--- START OF Exercise inputs ---

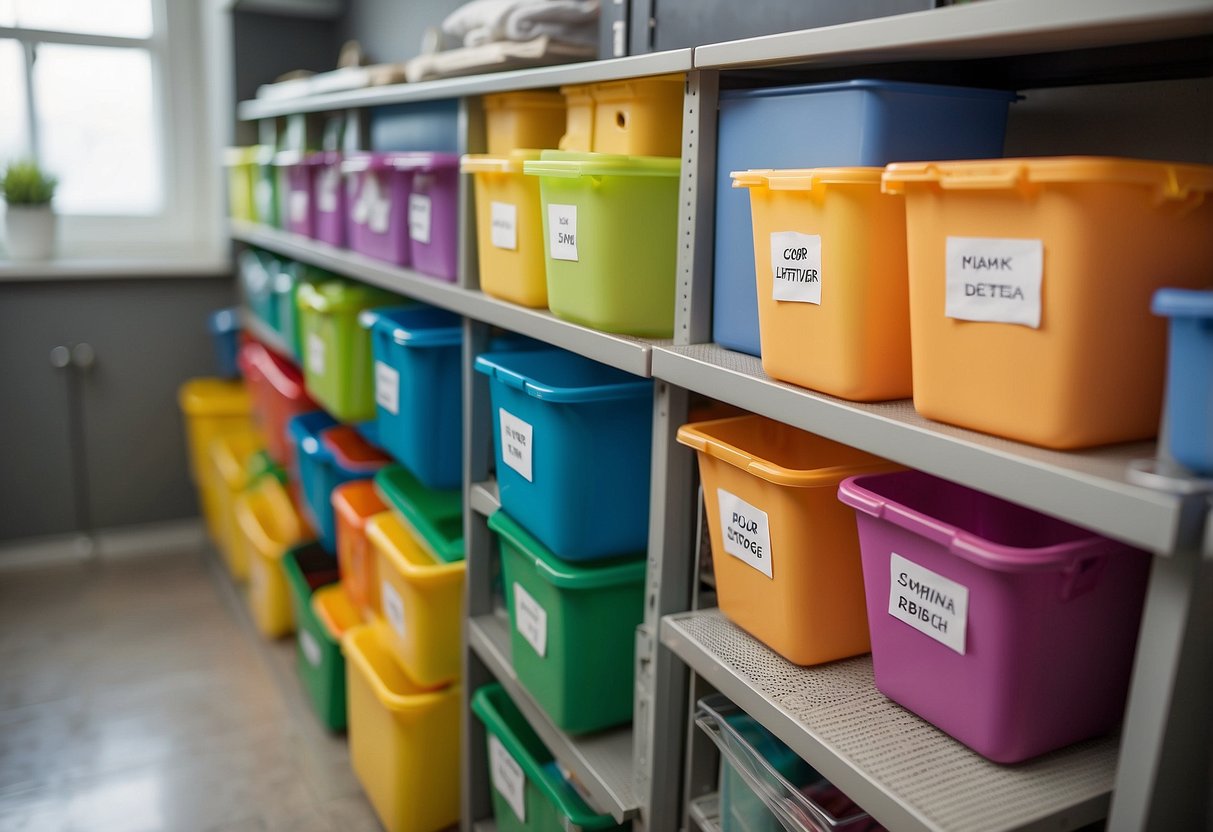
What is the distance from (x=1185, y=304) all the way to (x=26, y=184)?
3.96m

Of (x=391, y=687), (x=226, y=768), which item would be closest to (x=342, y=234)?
(x=391, y=687)

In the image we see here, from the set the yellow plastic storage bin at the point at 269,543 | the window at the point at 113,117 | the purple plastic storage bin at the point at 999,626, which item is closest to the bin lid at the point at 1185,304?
the purple plastic storage bin at the point at 999,626

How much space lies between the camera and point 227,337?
3812 mm

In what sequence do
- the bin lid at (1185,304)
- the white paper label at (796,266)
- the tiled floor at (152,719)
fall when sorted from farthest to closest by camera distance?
the tiled floor at (152,719) < the white paper label at (796,266) < the bin lid at (1185,304)

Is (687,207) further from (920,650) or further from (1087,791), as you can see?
(1087,791)

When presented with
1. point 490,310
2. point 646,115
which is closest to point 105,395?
point 490,310

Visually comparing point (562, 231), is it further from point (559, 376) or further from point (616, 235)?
point (559, 376)

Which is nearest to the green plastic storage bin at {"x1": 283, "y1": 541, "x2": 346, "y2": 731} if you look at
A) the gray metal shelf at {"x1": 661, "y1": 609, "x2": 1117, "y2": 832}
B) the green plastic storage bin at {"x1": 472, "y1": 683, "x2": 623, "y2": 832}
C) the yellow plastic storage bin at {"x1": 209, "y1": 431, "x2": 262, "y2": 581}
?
the yellow plastic storage bin at {"x1": 209, "y1": 431, "x2": 262, "y2": 581}

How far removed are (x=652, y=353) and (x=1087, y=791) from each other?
0.73 m

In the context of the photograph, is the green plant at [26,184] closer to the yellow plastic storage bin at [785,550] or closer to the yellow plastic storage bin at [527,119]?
the yellow plastic storage bin at [527,119]

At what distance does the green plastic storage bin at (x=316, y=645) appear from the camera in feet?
8.70

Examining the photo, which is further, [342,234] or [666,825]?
[342,234]

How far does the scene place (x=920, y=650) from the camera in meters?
1.11

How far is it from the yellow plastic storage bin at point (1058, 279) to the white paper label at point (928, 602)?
18 cm
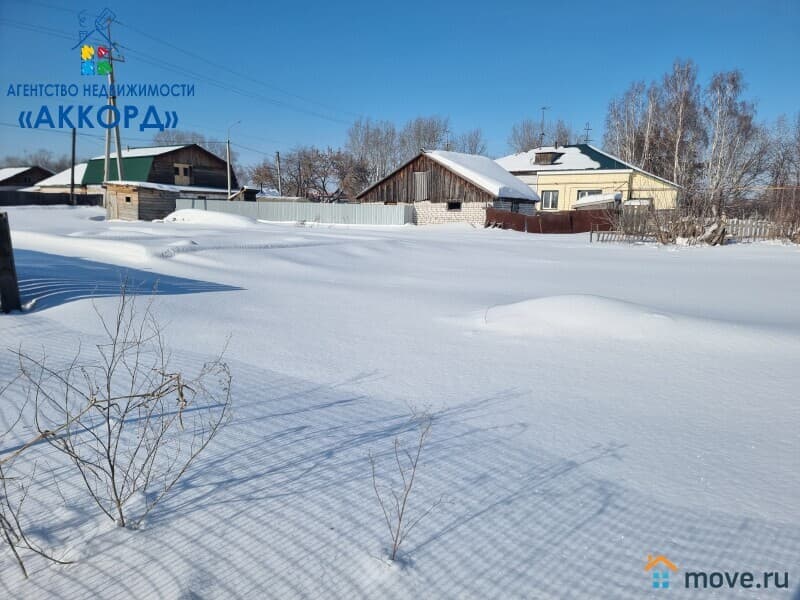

--- END OF Exercise inputs ---

## [Problem]
Rewrite all the items with "gray metal shelf" changed to "gray steel rack" and everything else kept the same. Leave out the pictures.

## [Answer for this exercise]
What is the distance from (x=1185, y=304) all the way to (x=26, y=184)?
3.96m

Of (x=391, y=687), (x=226, y=768), which item would be closest to (x=342, y=234)?
(x=391, y=687)

In the image we see here, from the set the yellow plastic storage bin at the point at 269,543 | the window at the point at 113,117 | the purple plastic storage bin at the point at 999,626, which item is closest to the bin lid at the point at 1185,304?
the purple plastic storage bin at the point at 999,626

How much space lies between the camera and point 227,337?
3812 mm

In what sequence do
- the bin lid at (1185,304)
- the white paper label at (796,266)
- the tiled floor at (152,719)
fall when sorted from farthest to closest by camera distance?
the tiled floor at (152,719) < the white paper label at (796,266) < the bin lid at (1185,304)

Is (687,207) further from (920,650) or further from (1087,791), as you can see?
(1087,791)

When presented with
1. point 490,310
2. point 646,115
which is closest to point 105,395?
point 490,310

Visually comparing point (562, 231), is it further from point (559, 376) or further from point (616, 235)?
point (559, 376)

Which is nearest to the green plastic storage bin at {"x1": 283, "y1": 541, "x2": 346, "y2": 731} if you look at
A) the gray steel rack at {"x1": 661, "y1": 609, "x2": 1117, "y2": 832}
B) the green plastic storage bin at {"x1": 472, "y1": 683, "x2": 623, "y2": 832}
C) the yellow plastic storage bin at {"x1": 209, "y1": 431, "x2": 262, "y2": 581}
?
the yellow plastic storage bin at {"x1": 209, "y1": 431, "x2": 262, "y2": 581}

How far removed are (x=652, y=353) and (x=1087, y=791) from each other?
0.73 m

In the context of the photograph, is the green plant at [26,184] closer to the yellow plastic storage bin at [785,550] or closer to the yellow plastic storage bin at [527,119]?
the yellow plastic storage bin at [527,119]

At what distance does the green plastic storage bin at (x=316, y=645) appear from the camera in feet?
8.70

Examining the photo, which is further, [342,234] or [666,825]?
[342,234]

How far does the scene place (x=920, y=650) from the camera in meters?
1.11

How far is it from the yellow plastic storage bin at point (1058, 279) to the white paper label at point (928, 602)?
18 cm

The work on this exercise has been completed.